Voices

Rose Macaulay was ahead of her time

In Crewe Train, the neglected Anglo-Catholic novelist tells the story of a woman who resolutely does not fit in.

Rose Macaulay (1881–1958) was an English novelist with views that were mystical and (eventually) Anglo-Catholic, and moreover passionately feminist. A prolific and once very popular writer who addressed wildly diverse, often daring topics, many of her novels deserve rereading. But one brilliant book in particular clamors for rediscovery.

For many years, Macaulay was chiefly known for one comic novel,  the delicious Middle Eastern travelogue The Towers of Trebizond (1956). It is cherished for its memorable opening lines: “‘Take my camel, dear,’ said my aunt Dot, as she climbed down from this animal on her return from High Mass.” As so often in her writing, Macaulay uses satire and wild comedy to make deadly serious points, and the book presents a troubling case study of the clash between religious obligation and adulterous sexual desire.

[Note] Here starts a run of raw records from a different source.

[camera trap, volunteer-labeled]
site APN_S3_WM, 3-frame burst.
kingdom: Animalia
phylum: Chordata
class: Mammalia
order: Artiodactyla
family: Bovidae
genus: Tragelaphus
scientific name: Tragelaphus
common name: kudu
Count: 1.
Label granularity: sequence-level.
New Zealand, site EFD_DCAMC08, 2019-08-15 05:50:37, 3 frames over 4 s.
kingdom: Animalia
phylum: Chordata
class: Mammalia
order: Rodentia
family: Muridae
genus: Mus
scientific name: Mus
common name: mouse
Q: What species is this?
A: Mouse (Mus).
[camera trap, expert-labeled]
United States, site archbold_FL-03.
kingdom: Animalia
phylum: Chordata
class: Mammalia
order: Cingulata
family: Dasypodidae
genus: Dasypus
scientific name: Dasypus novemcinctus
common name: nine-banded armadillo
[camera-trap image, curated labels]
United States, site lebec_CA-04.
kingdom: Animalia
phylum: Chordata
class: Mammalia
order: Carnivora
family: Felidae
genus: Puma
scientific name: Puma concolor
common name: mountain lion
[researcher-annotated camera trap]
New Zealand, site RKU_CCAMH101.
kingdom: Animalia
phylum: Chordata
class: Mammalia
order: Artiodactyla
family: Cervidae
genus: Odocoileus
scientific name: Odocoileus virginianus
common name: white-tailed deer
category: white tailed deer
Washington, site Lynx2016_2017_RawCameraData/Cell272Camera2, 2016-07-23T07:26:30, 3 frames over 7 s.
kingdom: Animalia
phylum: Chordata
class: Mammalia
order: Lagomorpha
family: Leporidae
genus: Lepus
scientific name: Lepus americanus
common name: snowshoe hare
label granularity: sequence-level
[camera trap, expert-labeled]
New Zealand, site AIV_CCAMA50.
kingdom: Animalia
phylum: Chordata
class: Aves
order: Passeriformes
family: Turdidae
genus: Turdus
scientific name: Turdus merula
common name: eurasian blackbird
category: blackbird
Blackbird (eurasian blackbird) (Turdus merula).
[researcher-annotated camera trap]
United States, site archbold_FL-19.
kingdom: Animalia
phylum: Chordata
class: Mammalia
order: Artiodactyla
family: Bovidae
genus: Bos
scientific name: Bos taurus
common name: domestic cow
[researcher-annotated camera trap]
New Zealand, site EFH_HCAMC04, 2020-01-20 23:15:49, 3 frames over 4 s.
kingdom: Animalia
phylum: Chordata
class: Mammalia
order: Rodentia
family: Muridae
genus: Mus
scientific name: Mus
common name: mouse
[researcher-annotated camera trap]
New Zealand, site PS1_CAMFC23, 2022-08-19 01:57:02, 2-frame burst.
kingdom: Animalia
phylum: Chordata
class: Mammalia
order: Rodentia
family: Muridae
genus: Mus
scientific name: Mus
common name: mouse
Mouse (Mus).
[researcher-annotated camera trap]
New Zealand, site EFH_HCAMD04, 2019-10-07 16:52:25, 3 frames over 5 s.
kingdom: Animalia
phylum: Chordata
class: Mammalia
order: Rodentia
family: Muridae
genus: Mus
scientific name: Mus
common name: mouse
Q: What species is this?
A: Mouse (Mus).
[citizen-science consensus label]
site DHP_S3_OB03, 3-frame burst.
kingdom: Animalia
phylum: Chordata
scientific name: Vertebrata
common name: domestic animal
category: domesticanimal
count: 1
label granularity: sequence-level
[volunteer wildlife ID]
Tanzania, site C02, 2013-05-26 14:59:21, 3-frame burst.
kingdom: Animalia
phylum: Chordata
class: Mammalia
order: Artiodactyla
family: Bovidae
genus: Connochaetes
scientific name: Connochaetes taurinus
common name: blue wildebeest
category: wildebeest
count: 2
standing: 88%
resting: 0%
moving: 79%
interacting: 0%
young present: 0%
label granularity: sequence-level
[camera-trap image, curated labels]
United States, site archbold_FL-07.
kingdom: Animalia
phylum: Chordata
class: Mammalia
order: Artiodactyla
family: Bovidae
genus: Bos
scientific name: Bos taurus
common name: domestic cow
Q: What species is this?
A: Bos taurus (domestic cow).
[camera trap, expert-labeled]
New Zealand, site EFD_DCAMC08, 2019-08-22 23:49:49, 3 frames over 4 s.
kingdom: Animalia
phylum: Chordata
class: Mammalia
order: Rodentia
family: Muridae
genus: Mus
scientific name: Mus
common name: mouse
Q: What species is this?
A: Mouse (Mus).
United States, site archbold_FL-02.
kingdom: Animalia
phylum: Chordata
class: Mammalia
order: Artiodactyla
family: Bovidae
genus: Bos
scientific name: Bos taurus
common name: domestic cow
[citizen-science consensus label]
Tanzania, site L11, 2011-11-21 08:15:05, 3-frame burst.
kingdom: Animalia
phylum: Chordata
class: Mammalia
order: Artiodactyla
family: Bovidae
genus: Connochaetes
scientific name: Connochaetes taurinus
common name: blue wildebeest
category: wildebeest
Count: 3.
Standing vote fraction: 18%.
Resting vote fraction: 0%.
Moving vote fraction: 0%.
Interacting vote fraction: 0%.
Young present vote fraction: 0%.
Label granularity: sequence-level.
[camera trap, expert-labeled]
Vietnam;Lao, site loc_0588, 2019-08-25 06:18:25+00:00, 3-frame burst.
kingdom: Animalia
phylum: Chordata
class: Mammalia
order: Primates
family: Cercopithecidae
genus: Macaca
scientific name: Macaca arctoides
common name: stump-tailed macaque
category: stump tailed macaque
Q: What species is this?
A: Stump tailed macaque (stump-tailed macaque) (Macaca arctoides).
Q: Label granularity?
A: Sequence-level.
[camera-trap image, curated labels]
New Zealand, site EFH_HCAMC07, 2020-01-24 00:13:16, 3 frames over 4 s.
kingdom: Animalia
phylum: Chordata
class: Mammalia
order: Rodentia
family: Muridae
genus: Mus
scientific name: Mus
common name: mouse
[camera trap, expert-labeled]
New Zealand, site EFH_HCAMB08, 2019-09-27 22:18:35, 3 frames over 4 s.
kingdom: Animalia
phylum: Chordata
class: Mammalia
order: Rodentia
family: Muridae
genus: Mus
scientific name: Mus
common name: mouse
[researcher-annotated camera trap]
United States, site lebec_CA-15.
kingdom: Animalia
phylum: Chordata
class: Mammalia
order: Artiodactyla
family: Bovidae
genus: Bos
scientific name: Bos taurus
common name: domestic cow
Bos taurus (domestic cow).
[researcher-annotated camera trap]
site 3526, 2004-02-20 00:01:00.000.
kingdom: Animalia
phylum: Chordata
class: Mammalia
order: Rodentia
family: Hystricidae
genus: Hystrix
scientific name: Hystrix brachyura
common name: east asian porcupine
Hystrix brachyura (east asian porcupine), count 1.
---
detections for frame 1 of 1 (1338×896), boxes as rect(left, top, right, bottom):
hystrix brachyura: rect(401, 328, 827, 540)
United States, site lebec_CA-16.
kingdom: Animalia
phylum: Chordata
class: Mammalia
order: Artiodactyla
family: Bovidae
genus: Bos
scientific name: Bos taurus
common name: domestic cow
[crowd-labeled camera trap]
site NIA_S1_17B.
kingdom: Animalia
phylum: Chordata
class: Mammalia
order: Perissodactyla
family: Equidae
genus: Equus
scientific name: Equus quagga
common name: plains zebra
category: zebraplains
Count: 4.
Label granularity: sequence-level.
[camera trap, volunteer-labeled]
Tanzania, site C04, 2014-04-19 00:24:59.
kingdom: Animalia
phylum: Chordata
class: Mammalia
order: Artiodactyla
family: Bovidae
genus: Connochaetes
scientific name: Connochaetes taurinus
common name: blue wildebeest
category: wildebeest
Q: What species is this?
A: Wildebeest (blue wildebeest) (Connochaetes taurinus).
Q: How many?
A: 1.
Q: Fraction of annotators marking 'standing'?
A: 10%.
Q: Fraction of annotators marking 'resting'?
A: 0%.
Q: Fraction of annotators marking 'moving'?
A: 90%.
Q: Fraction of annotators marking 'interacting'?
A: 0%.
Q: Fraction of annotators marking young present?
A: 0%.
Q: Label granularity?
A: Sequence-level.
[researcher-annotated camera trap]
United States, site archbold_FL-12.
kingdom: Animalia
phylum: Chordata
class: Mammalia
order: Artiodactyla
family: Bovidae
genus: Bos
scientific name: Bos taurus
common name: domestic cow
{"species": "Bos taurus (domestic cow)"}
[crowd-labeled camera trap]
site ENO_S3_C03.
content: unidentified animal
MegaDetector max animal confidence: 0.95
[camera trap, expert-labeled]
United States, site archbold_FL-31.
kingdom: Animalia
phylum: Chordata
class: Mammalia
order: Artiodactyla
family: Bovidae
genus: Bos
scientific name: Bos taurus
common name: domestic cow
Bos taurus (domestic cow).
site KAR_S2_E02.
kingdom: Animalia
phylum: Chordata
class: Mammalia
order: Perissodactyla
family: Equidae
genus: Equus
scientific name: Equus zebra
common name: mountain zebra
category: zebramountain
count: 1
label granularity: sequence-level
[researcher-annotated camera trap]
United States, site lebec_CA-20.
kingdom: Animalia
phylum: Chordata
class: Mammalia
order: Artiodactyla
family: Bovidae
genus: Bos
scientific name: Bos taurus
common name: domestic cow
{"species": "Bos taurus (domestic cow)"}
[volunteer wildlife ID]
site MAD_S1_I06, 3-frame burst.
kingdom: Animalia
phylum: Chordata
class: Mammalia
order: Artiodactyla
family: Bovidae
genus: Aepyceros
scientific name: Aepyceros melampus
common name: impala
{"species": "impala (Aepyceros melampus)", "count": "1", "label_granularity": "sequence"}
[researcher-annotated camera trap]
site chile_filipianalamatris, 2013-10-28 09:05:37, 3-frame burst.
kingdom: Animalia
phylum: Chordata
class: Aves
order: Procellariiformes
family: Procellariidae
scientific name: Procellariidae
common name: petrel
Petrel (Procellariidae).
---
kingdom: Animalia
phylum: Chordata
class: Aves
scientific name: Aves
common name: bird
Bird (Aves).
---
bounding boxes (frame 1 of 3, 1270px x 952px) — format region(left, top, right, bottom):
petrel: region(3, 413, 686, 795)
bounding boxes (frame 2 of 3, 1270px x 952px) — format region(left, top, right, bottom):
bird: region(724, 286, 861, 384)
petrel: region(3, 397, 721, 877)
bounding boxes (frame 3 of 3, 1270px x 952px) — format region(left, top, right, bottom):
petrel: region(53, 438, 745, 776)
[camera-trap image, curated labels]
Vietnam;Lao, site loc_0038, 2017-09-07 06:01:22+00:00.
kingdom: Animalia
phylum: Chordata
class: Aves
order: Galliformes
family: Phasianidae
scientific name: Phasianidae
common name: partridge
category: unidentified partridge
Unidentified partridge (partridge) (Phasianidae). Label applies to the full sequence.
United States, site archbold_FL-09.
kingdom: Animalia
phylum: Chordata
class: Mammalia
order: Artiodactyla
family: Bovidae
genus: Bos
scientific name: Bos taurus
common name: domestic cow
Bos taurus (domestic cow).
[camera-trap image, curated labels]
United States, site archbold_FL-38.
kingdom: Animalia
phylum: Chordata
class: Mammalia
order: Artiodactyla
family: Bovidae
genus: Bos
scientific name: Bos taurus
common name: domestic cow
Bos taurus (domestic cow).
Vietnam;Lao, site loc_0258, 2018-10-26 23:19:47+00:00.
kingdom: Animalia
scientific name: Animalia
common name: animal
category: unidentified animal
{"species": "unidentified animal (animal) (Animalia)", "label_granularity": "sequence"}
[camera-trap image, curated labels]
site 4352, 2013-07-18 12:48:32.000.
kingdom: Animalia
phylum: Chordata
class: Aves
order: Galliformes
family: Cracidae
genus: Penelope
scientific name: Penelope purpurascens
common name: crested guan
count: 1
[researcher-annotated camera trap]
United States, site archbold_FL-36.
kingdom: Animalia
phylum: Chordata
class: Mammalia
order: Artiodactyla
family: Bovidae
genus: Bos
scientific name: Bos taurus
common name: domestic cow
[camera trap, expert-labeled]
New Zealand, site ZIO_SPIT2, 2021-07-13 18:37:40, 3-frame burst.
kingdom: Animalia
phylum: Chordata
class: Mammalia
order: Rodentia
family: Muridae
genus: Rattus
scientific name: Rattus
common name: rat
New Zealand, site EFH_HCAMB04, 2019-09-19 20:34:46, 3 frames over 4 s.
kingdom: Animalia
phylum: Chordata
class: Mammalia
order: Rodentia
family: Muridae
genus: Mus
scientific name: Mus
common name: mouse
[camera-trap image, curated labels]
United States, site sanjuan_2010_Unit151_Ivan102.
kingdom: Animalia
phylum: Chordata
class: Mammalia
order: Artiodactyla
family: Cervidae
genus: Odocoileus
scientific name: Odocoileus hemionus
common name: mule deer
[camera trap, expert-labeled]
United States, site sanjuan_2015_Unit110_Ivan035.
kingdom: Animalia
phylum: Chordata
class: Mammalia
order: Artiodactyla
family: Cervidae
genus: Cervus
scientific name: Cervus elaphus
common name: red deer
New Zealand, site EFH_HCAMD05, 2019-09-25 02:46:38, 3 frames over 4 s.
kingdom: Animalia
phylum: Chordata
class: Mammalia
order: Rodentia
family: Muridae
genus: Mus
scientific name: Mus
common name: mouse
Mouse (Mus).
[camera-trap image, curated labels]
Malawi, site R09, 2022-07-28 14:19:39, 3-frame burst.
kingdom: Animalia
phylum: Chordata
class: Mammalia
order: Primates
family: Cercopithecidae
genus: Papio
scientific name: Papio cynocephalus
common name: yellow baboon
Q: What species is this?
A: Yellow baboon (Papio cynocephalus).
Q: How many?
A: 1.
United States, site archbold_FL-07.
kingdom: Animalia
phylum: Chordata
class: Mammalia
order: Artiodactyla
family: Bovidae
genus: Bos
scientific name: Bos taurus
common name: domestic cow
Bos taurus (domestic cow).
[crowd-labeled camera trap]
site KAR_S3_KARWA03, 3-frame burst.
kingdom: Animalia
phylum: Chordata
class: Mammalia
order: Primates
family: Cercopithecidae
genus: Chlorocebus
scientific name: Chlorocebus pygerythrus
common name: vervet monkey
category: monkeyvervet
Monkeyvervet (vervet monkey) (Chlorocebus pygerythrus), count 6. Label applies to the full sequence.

Readers long knew her as the author of that one book, and only recently has there been renewed interest in others among her more than 20 novels. These include What Not: A Prophetic Comedy, published and suppressed in 1918 and then formally reissued the following year, which envisages a eugenically controlled future Britain. Under the Ministry of Brains, all citizens have their life chances and mating opportunities wholly controlled by official assessments of their intelligence, which are graded alphabetically. Aldous Huxley thought enough of the book to plunder it wholesale in Brave New World.